A scene-based analysis was performed to study the airborne SAR data on the different behavior of C- and L-band cross- and co-polarized channels, comparing only data from simultaneous recordings. Flight track C was used for this purpose, as it has the smallest absolute deviation from satellite data and comparatively smaller temporal, calibration-caused variations than track A and B. During the SAR acquisition on 27 June, the potato field F11 was partially irrigated by the local farmer (Figure 12, dashed line). A direct comparison between the backscattering signal from a non-irrigated and irrigated area is possible, sharing the same surface and observation parameters. The field F11 is located at the near-range of the airborne observation, with incidence angles ranging between 32° and 43°. As the backscattering signal is depending on the incidence angle, SAR-specific range-dependencies can usually be observed with decreasing backscattering intensity related to increasing incidence angles [79,80]. As shown in Figure 12, a reverse trend is present at field F11 with increasing backscattering values related to increasing incidence angles. Here, the L-band HH polarization has an increase of 0.61 dB, the HV polarization an increase of 0.45 dB per one degree of incidence angle while the C-band HH polarization has an increase of 1.02 dB and HV polarization one of 0.86 dB.

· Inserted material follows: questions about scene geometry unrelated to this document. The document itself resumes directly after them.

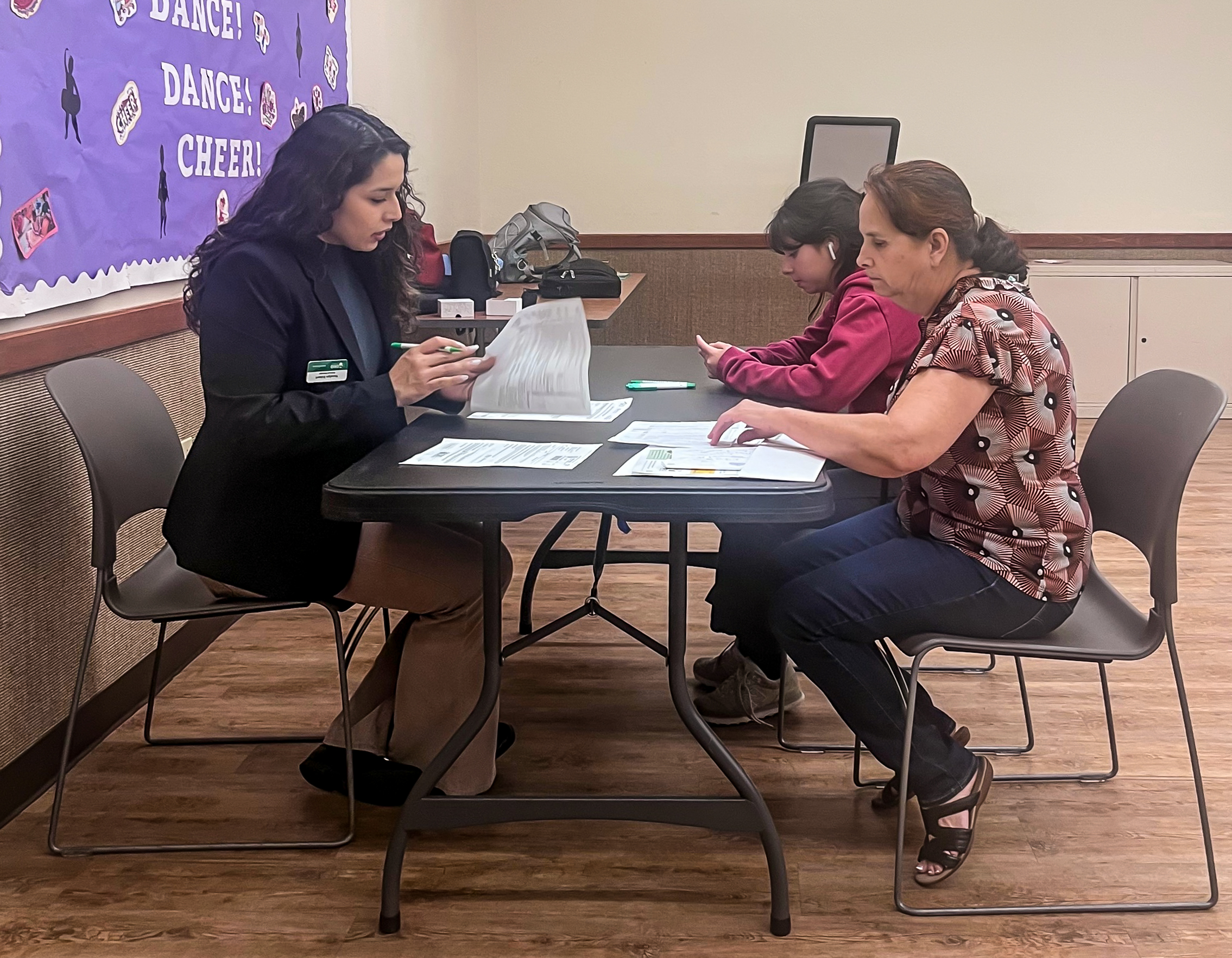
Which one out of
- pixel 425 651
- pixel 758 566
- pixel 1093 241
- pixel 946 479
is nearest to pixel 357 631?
pixel 425 651

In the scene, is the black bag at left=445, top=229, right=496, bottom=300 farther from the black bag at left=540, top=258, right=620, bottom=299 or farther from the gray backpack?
the gray backpack

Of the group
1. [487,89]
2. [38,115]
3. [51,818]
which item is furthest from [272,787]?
[487,89]

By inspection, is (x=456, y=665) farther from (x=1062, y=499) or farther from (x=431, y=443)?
(x=1062, y=499)

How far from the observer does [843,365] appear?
2.25 meters

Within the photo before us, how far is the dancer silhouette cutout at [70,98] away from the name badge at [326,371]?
64cm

To compare both bands and polarizations, the trend was adjusted using a linear regression model and the backscattering values were leveled to the respective measured mean. Comparing the histograms from detrended backscattering signals, the largest difference between irrigated and non-irrigated areas are observed at L-band, with a difference of 3.27 dB in the cross-polarized and 2.20 dB in the co-polarized channel between the respective mean values. This is in line with the results of Vermunt et al. [81], which measured a difference of 3 dB for cross-polarization and 2 dB for co-polarization after light precipitation events for sweet corn, related to the water stored temporally in the interception. The C-band for the potato field has a difference of 1.98 dB in the cross-polarized and 1.78 dB in the co-polarized channel, being less influenced by the interception as well as both polarizations are behaving more similar. The effects of interception water on backscattering signals for potato were also observed previously, even though the related changes were described significantly lower from X-, C-, and L-band recordings three hours after a precipitation event by Riedel et al. [82]. Here, the time between a precipitation or irrigation event and a SAR observation seems to be crucial. While Ulaby [83] stated, that the effect of precipitation is only visible for about one hour in wheat fields, at least the time in potatoes is likely to be similarly short in this regard.
The different behavior of C- and L-band might be again explained by the different penetration depth of the wavelengths. Due to the shallower penetration into the vegetation cover, C-band is sensitive to the water stored on the surface of the vegetation cover after precipitation or irrigation, while the L-band is also sensitive to the interception water stored within the vegetation. In this sense, the simultaneous recording of C- and L-band during or shortly after precipitation events or irrigation can be used to obtain different information about the interception storage of agricultural plants. In addition, the relationship between C- and L-band backscatter could be used to distinguish between backscatter changes related to changes in soil moisture or plant water content and changes related to interception shortly after or during precipitation events.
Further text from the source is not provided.